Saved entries
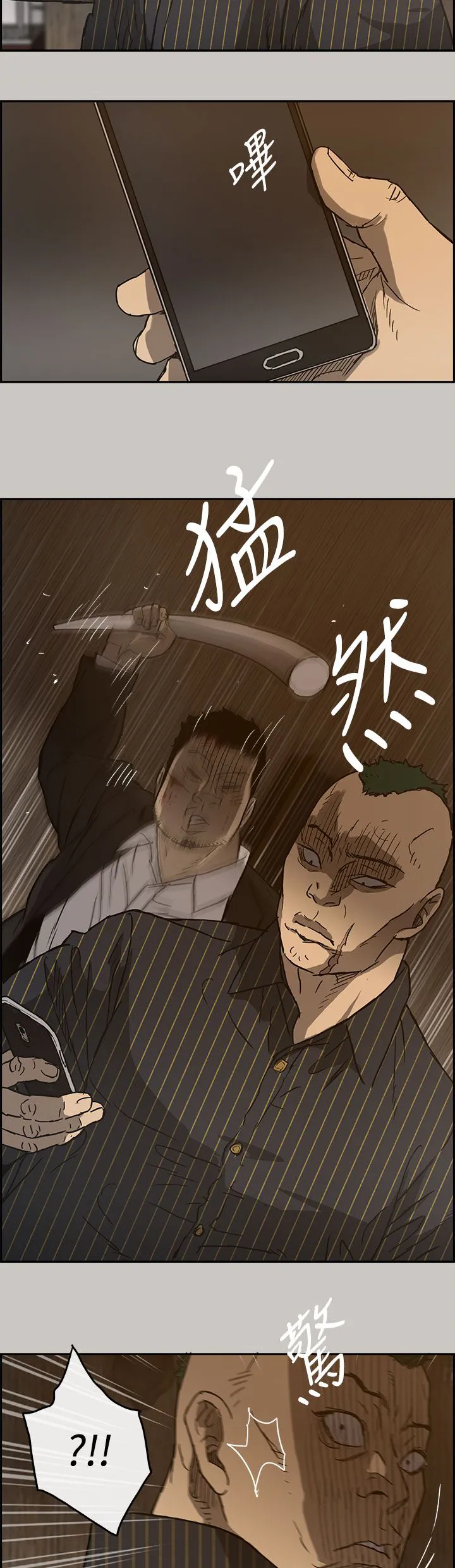 出拳漫画漫画,第49章：偷袭17图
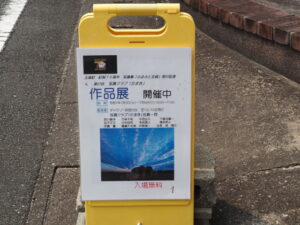 祝 玉城町町政70周年 写真集『ふるさと玉城 第2集』発刊記念 第27回 写真クラブ『たまき』写真展＠ぎゃらりー久
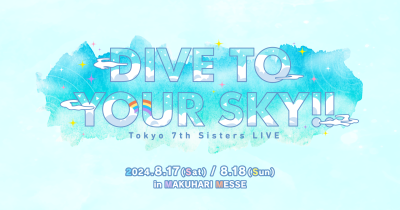 『Tokyo 7th シスターズ』、3年ぶりの夏ライブ「DIVE TO YOUR SKY!!」の詳細情報を公開!2日間で計45名の声優が登場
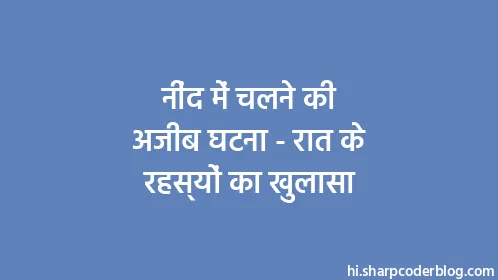 नींद में चलने की अजीब घटना - रात के रहस्यों का खुलासा - Thumbnail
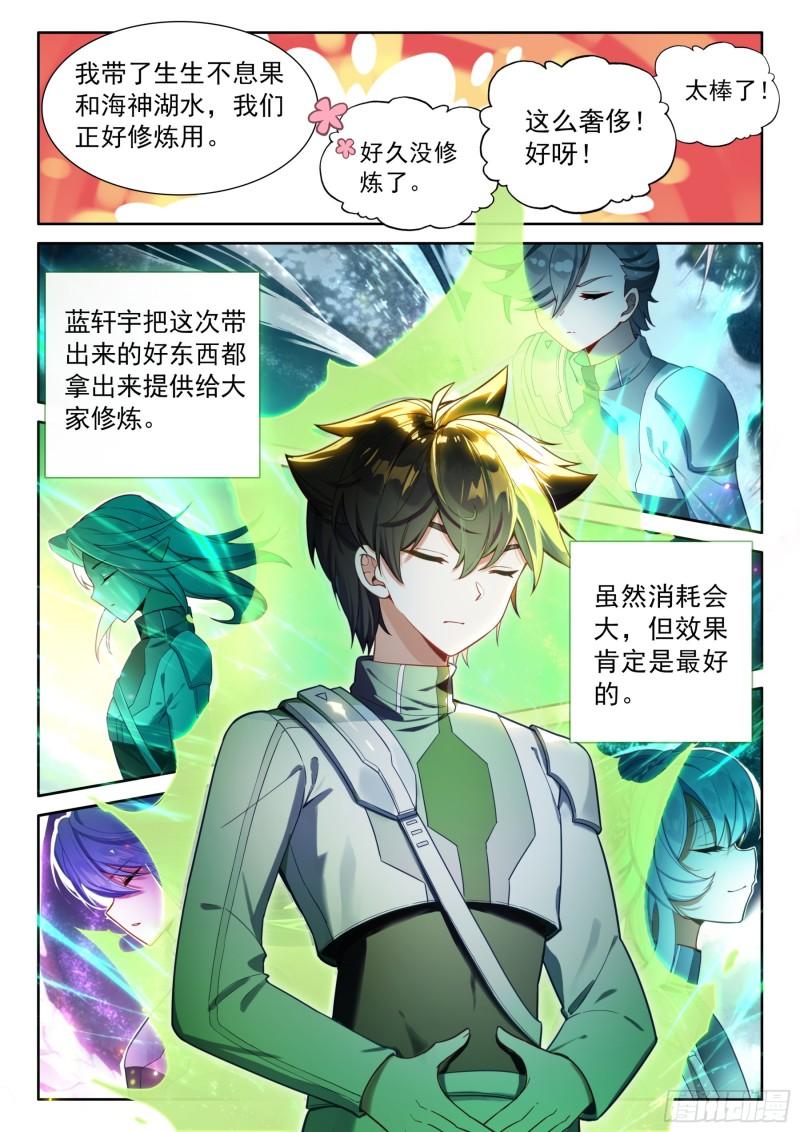 永恒天空城4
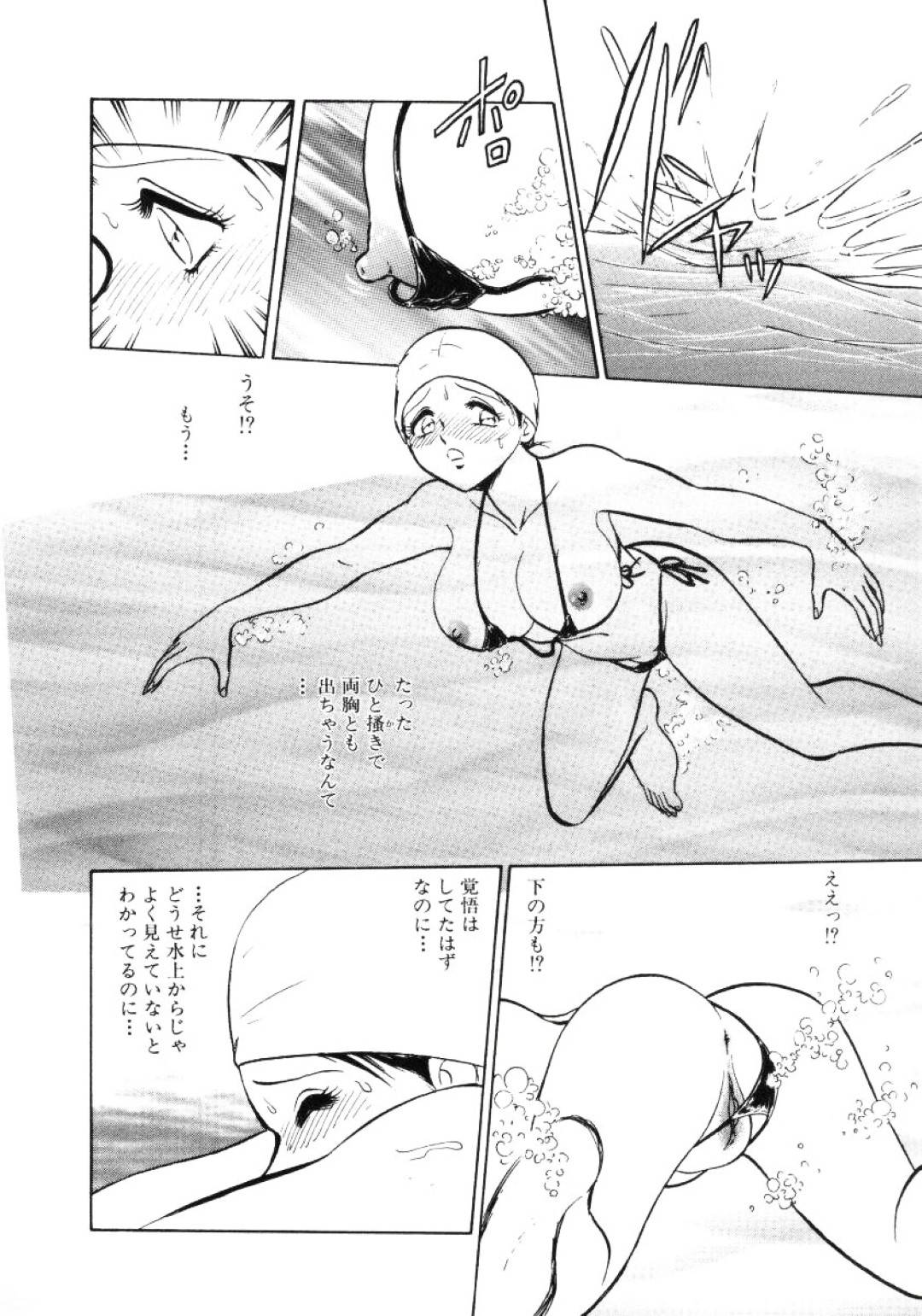 【エロ漫画】エロ水着で調教されちゃう眼鏡の美少女…緊縛されちゃってど変態なトロ顔に調教されちゃう！【毛野楊太郎：＃1：淫らな人魚姫】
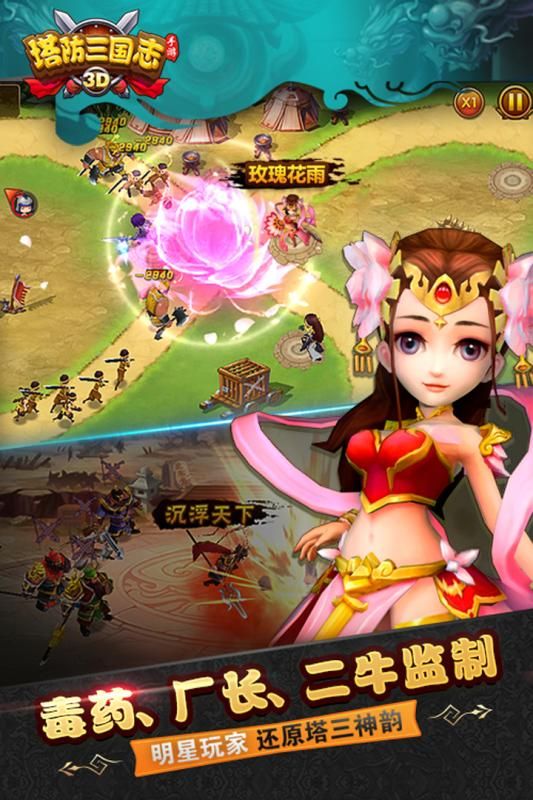 塔防三国志3D官方下载手机版游戏 v4.7.00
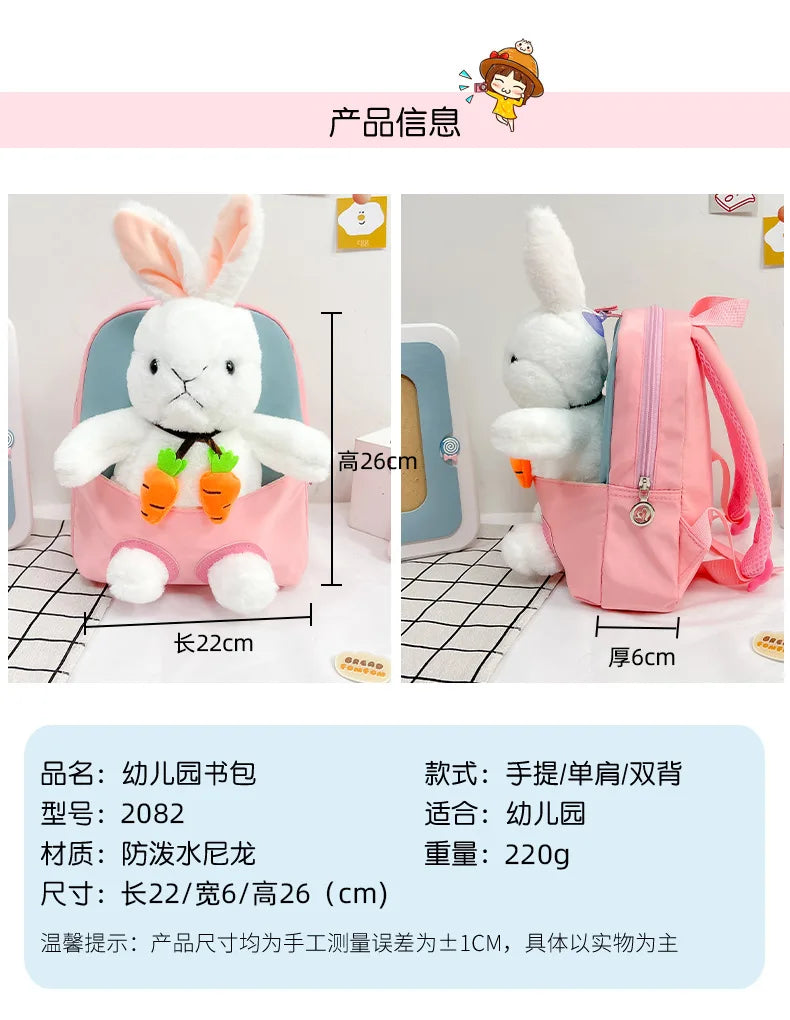Cartoon Kindergarten Backpack New Children's School Bag Cute Plush Rabbit Doll Backpack - Baby's World (view 14)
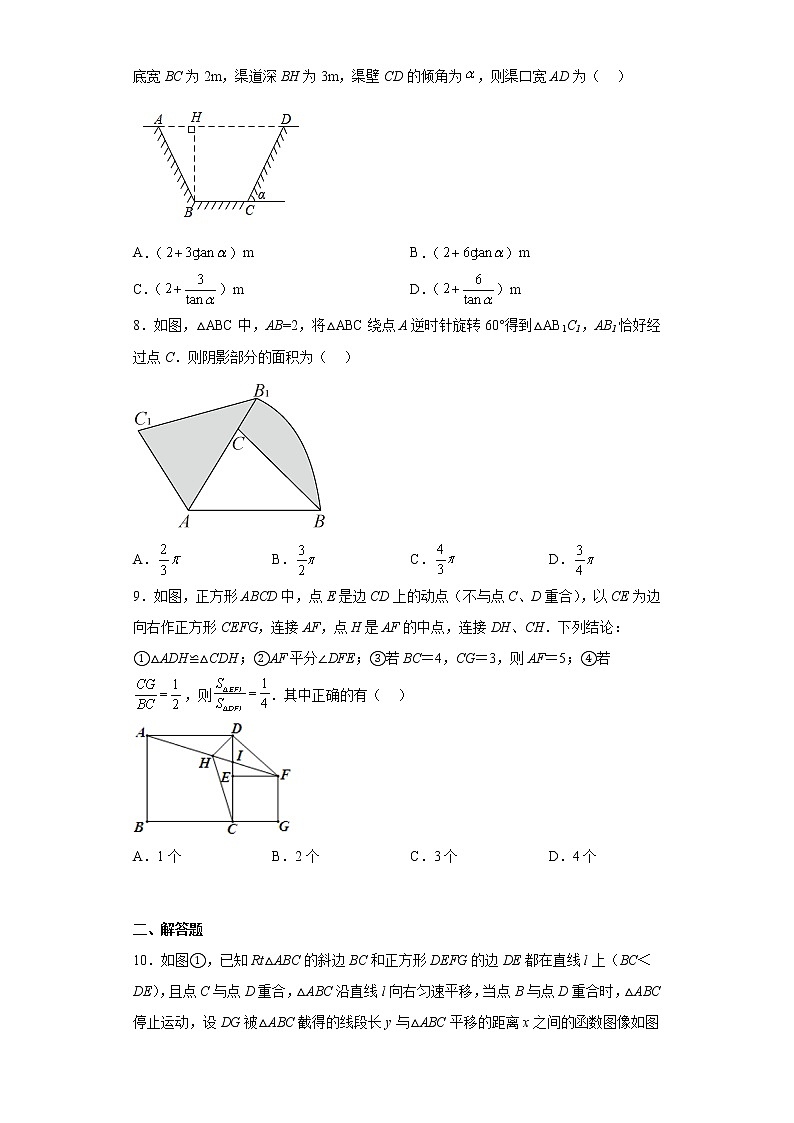 2022年广东省深圳市九年级中考数学模拟试卷(含答案)02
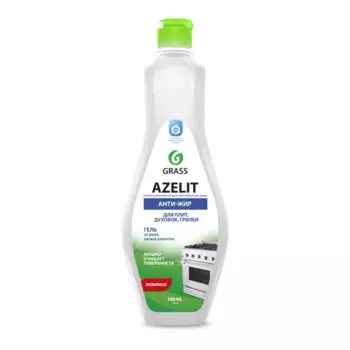 Антижир Grass Azelit-Gel 0.5 л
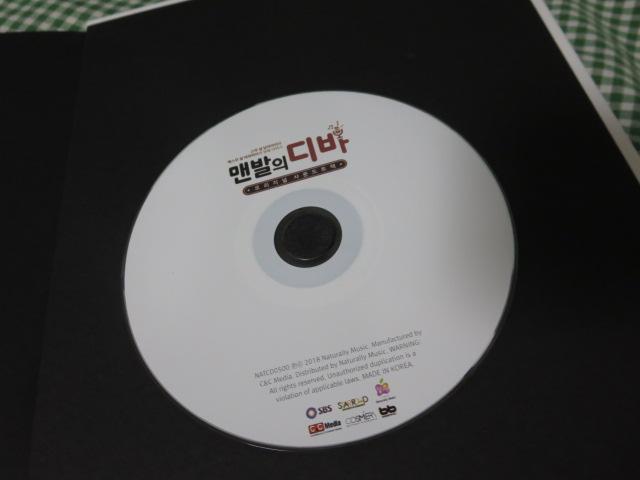 CD ؃hũfB[ovTg ʐ^Wt Diva Of Bare Foot OST ̎ʐ^3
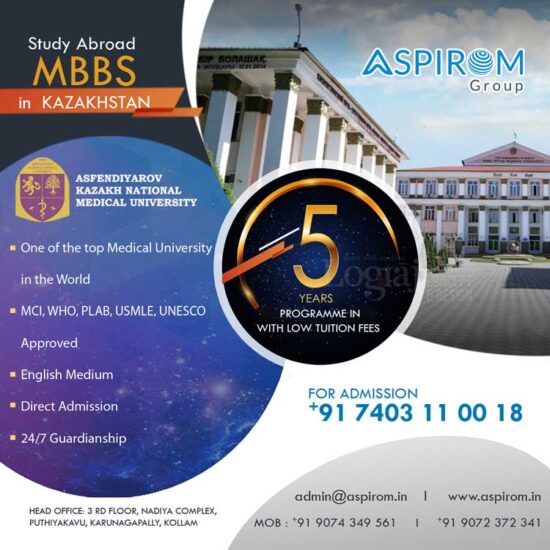 Education school academic poster design Trivandrum best designer in Trivandrum best poster designer best digital marketing agency in Trivandrum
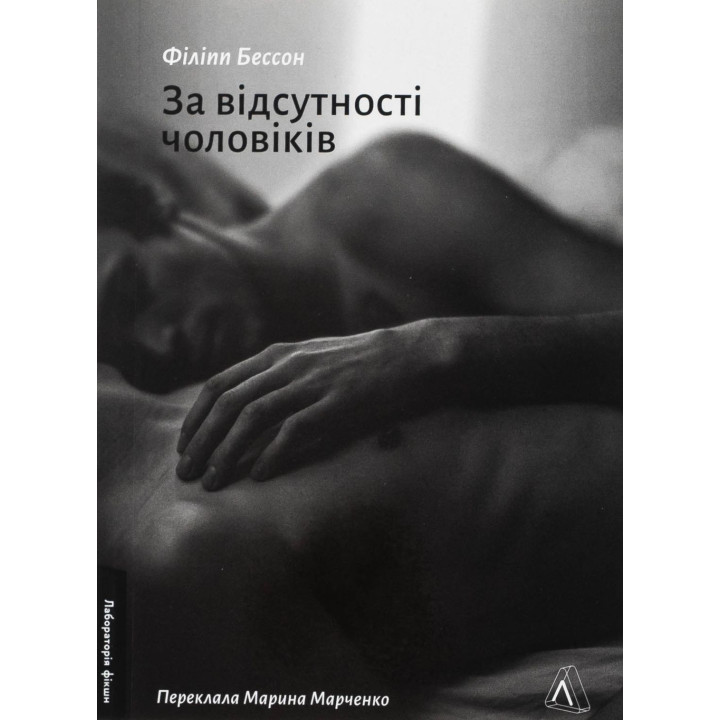 За відсутності чоловіків. Філіпп Бессон
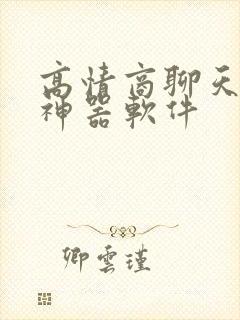 高情商聊天话术神器软件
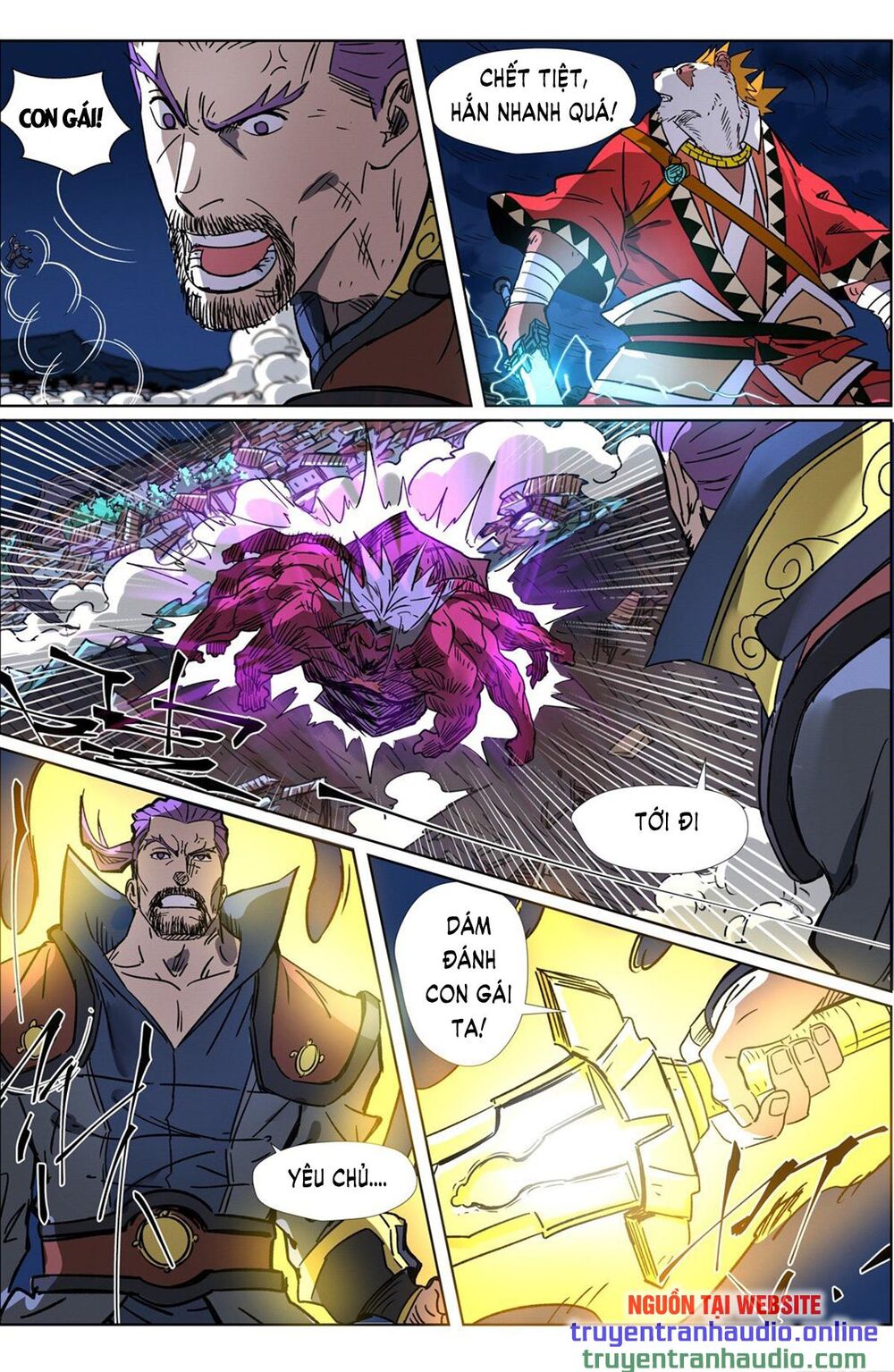 Yêu Thần Ký - Chương 292.1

## Task to carry out
Return every line of the material word for word, with the pictures left out.

## Completed task
 出拳漫画漫画,第49章：偷袭17图
 祝 玉城町町政70周年 写真集『ふるさと玉城 第2集』発刊記念 第27回 写真クラブ『たまき』写真展＠ぎゃらりー久
 『Tokyo 7th シスターズ』、3年ぶりの夏ライブ「DIVE TO YOUR SKY!!」の詳細情報を公開!2日間で計45名の声優が登場
 नींद में चलने की अजीब घटना - रात के रहस्यों का खुलासा - Thumbnail
 永恒天空城4
 【エロ漫画】エロ水着で調教されちゃう眼鏡の美少女…緊縛されちゃってど変態なトロ顔に調教されちゃう！【毛野楊太郎：＃1：淫らな人魚姫】
 塔防三国志3D官方下载手机版游戏 v4.7.00
Cartoon Kindergarten Backpack New Children's School Bag Cute Plush Rabbit Doll Backpack - Baby's World (view 14)
 2022年广东省深圳市九年级中考数学模拟试卷(含答案)02
 Антижир Grass Azelit-Gel 0.5 л
 CD ؃hũfB[ovTg ʐ^Wt Diva Of Bare Foot OST ̎ʐ^3
 Education school academic poster design Trivandrum best designer in Trivandrum best poster designer best digital marketing agency in Trivandrum
 За відсутності чоловіків. Філіпп Бессон
 高情商聊天话术神器软件
 Yêu Thần Ký - Chương 292.1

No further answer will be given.